Menurutnya, Film Sepi di Ujung Hari berangkat dari rasa penasarannya tentang kehidupan di masa tua, sebuah fase yang penuh makna namun kerap terlupakan. Dengan tema utama “masa tua” maka film ini mengeksplorasi berbagai isu universal.
Mulai dari kesepian, hubungan antar manusia, dan pencarian makna hidup di penghujung usia. “Melalui narasi, film ini menyampaikan pesan tentang pentingnya empati, keberanian untuk menerima masa lalu, dan menemukan keindahan di setiap fase kehidupan,” katanya.
Karya ini tidak hanya menjadi sebuah eksplorasi emosional, tetapi juga mengajak penonton untuk lebih memahami perjalanan manusia menuju senja. “Ini adalah tentang perjalanan menuju penerimaan dan menemukan makna baru dalam hidup kita,” lanjutnya.
Raniya meyakini, dengan membangun kemandirian dan kestabilan dalam berbagai aspek kehidupan, maka tidak hanya mempersiapkan diri menghadapi masa depan lebih baik, tetapi juga menciptakan fondasi kokoh untuk menikmati hari-hari senja dengan lebih tenang dan bermakna.
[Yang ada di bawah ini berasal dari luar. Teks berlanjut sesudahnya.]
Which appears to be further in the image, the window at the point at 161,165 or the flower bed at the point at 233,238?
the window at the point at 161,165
“Inspirasi saya muncul ketika menonton sebuah film dokumenter dengan judul “Nai Nai & Wai Po”. Film ini menceritakan keseharian dua orang nenek yang tinggal bersama. Saat itu saya teringat dengan mendiang Oma saya yang sudah meninggal dari saya kecil,” jelasnya.

Raniya menghabiskan masa kecilnya bersama neneknya, sehingga ia belajar banyak hal dari Omanya itu. “Saya sempat bertanya, seperti apa oma jika masih hidup, akan menjadi oma yang seperti apa jika oma tidak menikah dan tidak memiliki anak cucuk,” kenangnya.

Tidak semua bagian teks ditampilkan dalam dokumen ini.